The time required per shot in this embodiment is as follows. Note that the part in parentheses indicates the conventional case. Exposure time is 10-W5ec (0.3~0.4sec)
, stage movement time is 0.2 sec (0.8 sec (0.2 sec for stage movement, 0.2 sec for starting and stopping the stage) since stage 2 moves continuously.
c)).

〔effect〕

■0 According to the wafer stepper of the present invention, since the continuously moving wafer 1 is irradiated with excimer laser light in synchronization, there is no need to start and stop the stage 2 as in the conventional case. The effect is that processing time can be significantly shortened and throughput can be improved.

2. The wafer stepper according to the present invention is 200-4.OO
Since the exposure light source is an excimer laser that has a short wavelength of nm and is less likely to cause interference, it has the advantage of high resolution, high precision exposure, and even submicron exposure.

Although the invention made by the present inventor has been specifically explained above based on Examples, it goes without saying that the present invention is not limited to the above Examples and can be modified in various ways without departing from the gist thereof. Nor. For example, the light source may be a laser that performs pulse oscillation (repetitive pulse oscillation) other than the excimer laser, or an electron beam.

[Application field]

In the above explanation, the invention made by the present inventor was mainly applied to the exposure technology in semiconductor device manufacturing, which is the background field of application, but the invention is not limited thereto. It can be applied to technology such as marking of products.

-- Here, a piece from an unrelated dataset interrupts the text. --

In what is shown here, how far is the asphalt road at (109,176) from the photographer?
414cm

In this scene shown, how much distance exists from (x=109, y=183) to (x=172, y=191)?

The present invention is applicable to at least processing techniques such as processing by light irradiation treatment or heating processing by light irradiation treatment.

[Brief explanation of drawings]

FIG. 1 is a schematic diagram showing an overview of a reduction projection exposure apparatus according to an embodiment of the present invention, and FIG. 2 is a plan view showing the exposure state of a wafer. 1... Wafer, 2... Stage, 3... Drive system,
4... Mirror, 5... Laser interferometer, 6... Lens, 7... Reticle, 8... Light source, 9... CPU (central control unit), 10... block. Figure 1 Figure 2

Claims (1)

[Claims] 1. Consisting of a stage on which a workpiece is placed, and a beam generator that emits a high-energy beam in a pulsed manner to the workpiece, the stage and the beam generator are In addition to being relatively movable, the beam generator is configured to irradiate the workpiece with an energy beam in pulses in synchronization with the movement of the workpiece that continuously moves relative to the beam generator. High-energy beam processing equipment characterized by: 2. A high-energy beam processing device characterized by irradiating a continuously moving wafer in pulses with an excimer laser that has passed through a reticle to partially expose a photosensitive agent coated on the surface of the wafer.